> _Action item 1_
Answer these questions about the court ruling excerpt:
(a) Who deposed to the further affidavit that the Defendant/Applicant filed?
(b) How many paragraphs does that further affidavit have?
(c) Why, according to counsel for the Defendant/Applicant, was the certified true copy of the ruling not exhibited?
> _Action item 2_
Which cases are cited in the first three paragraphs of the court ruling excerpt, the ones ending with the citation of FIRST AFRICATRUST BANK LTD & ANOR VS. BASIL O EZEGBO & ANOR?
> _Action item 3_
Carry on the court ruling excerpt from its final sentence.

In arguing the lone issue, counsel contended that the philosophy behind litigation is that a successful litigant would enjoy the fruit of his judgment, and any other application intended to negate the foregoing philosophy as in this present application by the Defendant/Applicant would certainly constitute a clog in the wheel of justice. Counsel cited the case of VASWANI TRADING COMPANY VS. SAVALAKH (1972) 12 SC 77 ANLR PT. 2.

 

Counsel argued further that it is trite that an unsuccessful litigant applying for a stay of conditional execution must show special or exceptional circumstances which will certainly depend on the facts and circumstances of each particular case. Counsel also contended that while the Applicant has failed to show special circumstance, the application is also incompetent because a certified copy of the ruling is not exhibited and that the notice of appeal annexed as Exhibit A is not signed. Counsel in this regard cited the cases of MAMMAN VS. SALAUEEN (2005) 13 NWLR (PT. 958) 478 and OLUNLOYO VS. ADENIRAN (2001) FWLR (PT, 73) PG. 41 RATIOS 1-6, SHODEIDE VS. TRUSTEE IN ISLAM (2001) FWLR (PT.58) 1065, (199) 165.

 

Counsel also posited that the Defendant/Applicant is in contempt of the order of this court and cannot in that circumstance be seeking the discretion of the court. Counsel cited the case of OSULA V OSULA (1995) 3 NWLR (PT. 382) PG. 128 @ 134. See also FIRST AFRICATRUST BANK LTD & ANOR VS. BASIL O EZEGBO & ANOR (1992) 9 NWLR (P. 264) 132.

Counsel urged the court to dismiss the application with substantial cost.

 

In response to the counter-affidavit, the Defendant/Applicant filed a further affidavit of 27 paragraphs deposed to by Mark Friday and a reply on point of law. Arising from the said reply, counsel contended that the Defendant’s application is not a clog in the wheel of justice and while stating the conditions for the grant of stay of execution, counsel added that the case of Mammanv Salaudeen cited by the counsel to the Claimant is inapplicable.

 

With regards to failure to exhibit the ruling of this court, counsel posited that the certified true copy of the ruling was not ready at the time of filing the application and the enrolled order has now been annexed. With regards to the unsigned proposed notice of appeal, counsel posited that the proposed notice of appeal is not a filed copy but merely a draft.

 

With regards to issue of contempt, counsel reacted by contending that the Applicant cannot be in contempt of an order he is appealing against. Counsel cited the cases of EZEGBU V F.A.T.B. (SUPRA), and the case of GROUP DANONE V. VOLTIC (NIG.) LTD. (2008) 7 NWLR (PT.1087) 637.

(Records from a data collection)

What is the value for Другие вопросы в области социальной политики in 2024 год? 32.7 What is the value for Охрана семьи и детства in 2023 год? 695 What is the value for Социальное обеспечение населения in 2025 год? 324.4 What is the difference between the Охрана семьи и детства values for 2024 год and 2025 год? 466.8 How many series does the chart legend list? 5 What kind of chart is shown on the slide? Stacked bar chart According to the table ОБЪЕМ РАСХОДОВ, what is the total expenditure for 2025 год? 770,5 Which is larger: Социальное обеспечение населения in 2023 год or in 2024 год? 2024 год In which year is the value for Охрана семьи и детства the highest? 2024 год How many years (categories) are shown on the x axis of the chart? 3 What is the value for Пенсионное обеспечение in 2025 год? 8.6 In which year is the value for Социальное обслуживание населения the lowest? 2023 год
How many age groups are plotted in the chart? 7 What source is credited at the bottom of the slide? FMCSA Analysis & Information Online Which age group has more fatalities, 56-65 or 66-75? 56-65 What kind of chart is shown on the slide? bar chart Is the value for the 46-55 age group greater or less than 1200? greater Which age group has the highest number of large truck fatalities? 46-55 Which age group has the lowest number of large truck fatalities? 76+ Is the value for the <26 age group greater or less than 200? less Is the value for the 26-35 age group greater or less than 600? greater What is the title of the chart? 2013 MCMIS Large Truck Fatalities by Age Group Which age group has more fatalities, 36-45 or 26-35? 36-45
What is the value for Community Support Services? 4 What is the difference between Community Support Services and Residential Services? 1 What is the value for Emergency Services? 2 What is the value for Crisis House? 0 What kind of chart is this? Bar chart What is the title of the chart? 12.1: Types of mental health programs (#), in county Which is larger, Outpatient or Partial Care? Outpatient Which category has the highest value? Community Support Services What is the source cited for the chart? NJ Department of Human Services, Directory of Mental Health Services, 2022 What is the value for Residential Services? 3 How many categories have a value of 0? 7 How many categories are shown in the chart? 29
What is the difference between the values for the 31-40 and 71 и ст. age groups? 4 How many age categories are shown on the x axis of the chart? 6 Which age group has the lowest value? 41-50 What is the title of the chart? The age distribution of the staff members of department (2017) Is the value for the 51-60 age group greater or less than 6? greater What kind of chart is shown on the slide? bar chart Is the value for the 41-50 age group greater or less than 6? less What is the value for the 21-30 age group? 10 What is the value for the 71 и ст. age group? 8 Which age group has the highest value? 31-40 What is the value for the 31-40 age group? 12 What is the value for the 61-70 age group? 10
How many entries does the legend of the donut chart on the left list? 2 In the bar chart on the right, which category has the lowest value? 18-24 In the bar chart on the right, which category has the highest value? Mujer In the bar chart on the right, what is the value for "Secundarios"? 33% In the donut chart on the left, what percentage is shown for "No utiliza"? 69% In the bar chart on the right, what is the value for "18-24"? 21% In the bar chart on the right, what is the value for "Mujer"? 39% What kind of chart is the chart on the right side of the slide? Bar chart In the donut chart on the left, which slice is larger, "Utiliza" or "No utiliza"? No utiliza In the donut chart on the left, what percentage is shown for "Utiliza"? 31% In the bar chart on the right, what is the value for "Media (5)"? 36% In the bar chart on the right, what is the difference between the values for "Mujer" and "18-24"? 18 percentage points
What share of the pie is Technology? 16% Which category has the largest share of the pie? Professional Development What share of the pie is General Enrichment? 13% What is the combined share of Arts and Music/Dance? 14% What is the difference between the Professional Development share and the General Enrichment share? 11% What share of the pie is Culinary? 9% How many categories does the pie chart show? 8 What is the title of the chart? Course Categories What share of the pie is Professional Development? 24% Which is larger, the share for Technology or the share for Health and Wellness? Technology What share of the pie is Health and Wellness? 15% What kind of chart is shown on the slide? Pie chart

> _Response 1_
(a) Mark Friday.
(b) 27.
(c) It was not ready at the time of filing the application.

> _Response 2_
VASWANI TRADING COMPANY VS. SAVALAKH
MAMMAN VS. SALAUEEN
OLUNLOYO VS. ADENIRAN
SHODEIDE VS. TRUSTEE IN ISLAM
OSULA V OSULA
FIRST AFRICATRUST BANK LTD & ANOR VS. BASIL O EZEGBO & ANOR

> _Response 3_
 

In view of all the foregoing, I have carefully considered the motion filed by the Defendant/Applicant, the affidavit and Further Affidavit in support thereof, the Counter-Affidavit in opposition together with the exhibits annexed to the said processes. I have equally considered the submissions of learned counsel to both parties in their respective written addresses as well as the Reply on Points of Law filed by the Defendant/Applicant. Consequently, the sole issue for determination in this application is as follows:

 

Whether the Defendant/Applicant is entitled to the grant of a stay of execution of the order of conditional stay of execution made by this Court on the 30th day of June, 2025.

 

In resolving the sole issue, I must foremost state that I reckon that the instant application was brought pursuant to the Rules of this Court, which constitute the procedural framework within which the adjudicatory powers of this Court are exercised. It is not in doubt that this Court possesses the discretion to grant or refuse an application of this nature and that such discretion must at all times be exercised judicially and judiciously.

 

While the Defendant/Applicant brought the instant application pursuant to Order 17 Rules 1, 5 and 6 and Order 64 Rule 8(1) of the Rules of this Court, I observe that learned counsel to the Applicant made no specific reference to the said provisions in the written address filed in support of the application.

 

Upon a consideration of the said provisions, I reckon that Order 17 contains the general provisions regulating motions before this Court, while Order 64 specifically regulates applications relating to stay of execution and stay of proceedings pending appeal.

 

For the umpteenth time, I shall reproduce the provisions of Order 64 Rule 8 under which the instant application was brought. The Rule provides thus:

 

“8.—(1) An application made to the Court for a stay of execution or proceedings under any judgment or decision appealed against shall be made by motion on notice supported by affidavit setting forth the grounds upon which a stay of execution or of proceedings is sought.

 

(2) Notwithstanding anything to the contrary, mere filing of application for stay shall not operate as stay of proceedings or stay of execution.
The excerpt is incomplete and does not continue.